This bill is the encryption backdoor mandate we’ve been dreading was coming, but that nobody, during the past six years of the renewed Crypto Wars, had previously dared to introduce. Well, these three senators finally went there.
Yes, It’s Really Bad
I’m still trying to digest the bill, which is over 50 pages long, so this is my initial, quick-and-dirty impression of it. Take it with a grain of salt.
The bill’s wording is unambiguous: providers, across the spectrum of devices and information services, must design in the ability to decrypt data and provide it in intelligible form. That applies to providers that have more than a million U.S. users. This applies to both stored data (whether locally on a device, or remotely) and data in motion (i.e., communications in transit). For providers of the former, they're covered if they've had a million or more users, or sold a million or more devices, in the U.S., annually, in 2016 or any year since. For providers of the latter, the threshold is one million monthly active users (MAUs) in the U.S., in January 2016 or any month thereafter. Providers will bear the costs of the proactive redesign; they will not be compensated by the government.
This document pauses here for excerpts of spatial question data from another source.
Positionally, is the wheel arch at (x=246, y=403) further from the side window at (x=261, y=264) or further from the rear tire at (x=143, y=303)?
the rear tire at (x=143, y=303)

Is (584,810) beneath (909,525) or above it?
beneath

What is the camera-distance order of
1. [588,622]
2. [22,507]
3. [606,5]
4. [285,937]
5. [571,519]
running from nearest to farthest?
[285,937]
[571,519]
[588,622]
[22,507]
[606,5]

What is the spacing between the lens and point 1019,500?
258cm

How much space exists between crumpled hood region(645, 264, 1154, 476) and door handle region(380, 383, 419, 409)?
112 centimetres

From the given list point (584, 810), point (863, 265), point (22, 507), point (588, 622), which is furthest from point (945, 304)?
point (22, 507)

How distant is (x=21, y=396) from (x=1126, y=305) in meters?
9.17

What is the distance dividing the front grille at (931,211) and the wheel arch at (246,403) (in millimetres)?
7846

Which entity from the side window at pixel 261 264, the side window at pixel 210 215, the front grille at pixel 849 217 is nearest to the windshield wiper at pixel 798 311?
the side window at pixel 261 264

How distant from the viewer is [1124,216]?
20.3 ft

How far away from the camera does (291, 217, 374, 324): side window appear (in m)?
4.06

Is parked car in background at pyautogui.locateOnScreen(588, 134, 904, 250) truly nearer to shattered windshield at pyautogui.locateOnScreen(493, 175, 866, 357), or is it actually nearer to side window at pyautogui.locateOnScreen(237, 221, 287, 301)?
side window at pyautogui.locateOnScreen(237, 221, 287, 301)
The point of compelling providers to design for decryptability is so that, when/if they are served with a search warrant or other court order for someone’s (i.e. your) data or device, they will be able to decrypt and hand over the relevant data in legible form. The way that process will work is that, for stored data (either remotely or on a local device) law enforcement will go before a judge and apply for a court order requiring technical assistance from the provider (which they can do either concurrently with the search warrant application, or after getting the warrant). If law enforcement can show “reasonable grounds to believe” that the assistance “will aid in the execution of the warrant,” then the judge must issue the technical-assistance order; she does not have the discretion to reject the application so long as she finds the applicant has made that “reasonable grounds” showing.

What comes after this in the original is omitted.